• _EXERCISE_
Scan the records below, and wherever a line has the word "scientific", pull it out.
EXERCISE DATA START
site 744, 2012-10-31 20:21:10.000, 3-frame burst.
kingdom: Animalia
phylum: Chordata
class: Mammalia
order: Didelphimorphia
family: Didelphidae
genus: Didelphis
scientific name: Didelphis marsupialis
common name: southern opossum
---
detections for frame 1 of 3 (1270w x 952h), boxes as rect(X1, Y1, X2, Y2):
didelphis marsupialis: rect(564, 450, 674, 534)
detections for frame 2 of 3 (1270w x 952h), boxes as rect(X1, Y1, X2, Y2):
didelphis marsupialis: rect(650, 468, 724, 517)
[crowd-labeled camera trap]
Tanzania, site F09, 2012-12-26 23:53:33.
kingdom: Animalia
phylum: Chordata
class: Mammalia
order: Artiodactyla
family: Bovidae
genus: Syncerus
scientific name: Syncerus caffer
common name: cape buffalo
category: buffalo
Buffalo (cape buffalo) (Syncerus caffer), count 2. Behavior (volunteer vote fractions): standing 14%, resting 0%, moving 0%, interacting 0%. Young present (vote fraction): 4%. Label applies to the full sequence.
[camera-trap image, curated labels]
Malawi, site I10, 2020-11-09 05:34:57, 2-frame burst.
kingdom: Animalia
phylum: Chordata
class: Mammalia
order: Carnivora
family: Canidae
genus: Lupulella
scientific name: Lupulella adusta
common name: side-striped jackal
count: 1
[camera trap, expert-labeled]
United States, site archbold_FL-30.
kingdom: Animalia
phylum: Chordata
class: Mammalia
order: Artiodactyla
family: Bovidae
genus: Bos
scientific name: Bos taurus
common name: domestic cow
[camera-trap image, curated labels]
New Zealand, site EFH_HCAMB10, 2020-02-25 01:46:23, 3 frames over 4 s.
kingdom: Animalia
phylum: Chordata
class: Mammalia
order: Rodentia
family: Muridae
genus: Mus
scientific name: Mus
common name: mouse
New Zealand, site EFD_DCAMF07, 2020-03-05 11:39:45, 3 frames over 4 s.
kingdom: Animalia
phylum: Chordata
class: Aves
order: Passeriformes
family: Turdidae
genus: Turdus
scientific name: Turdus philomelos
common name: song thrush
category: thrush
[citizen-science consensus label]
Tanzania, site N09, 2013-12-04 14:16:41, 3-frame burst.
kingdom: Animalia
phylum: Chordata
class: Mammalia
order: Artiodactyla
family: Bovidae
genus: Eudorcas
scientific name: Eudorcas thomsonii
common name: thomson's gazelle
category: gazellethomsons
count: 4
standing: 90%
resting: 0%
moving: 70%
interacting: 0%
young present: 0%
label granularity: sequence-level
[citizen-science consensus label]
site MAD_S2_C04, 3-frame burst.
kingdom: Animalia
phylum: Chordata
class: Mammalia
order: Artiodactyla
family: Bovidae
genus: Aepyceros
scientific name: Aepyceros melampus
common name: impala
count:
EXERCISE DATA END
• _RESULT FOR THIS EXERCISE_
scientific name: Didelphis marsupialis
scientific name: Syncerus caffer
scientific name: Lupulella adusta
scientific name: Bos taurus
scientific name: Mus
scientific name: Turdus philomelos
scientific name: Eudorcas thomsonii
scientific name: Aepyceros melampus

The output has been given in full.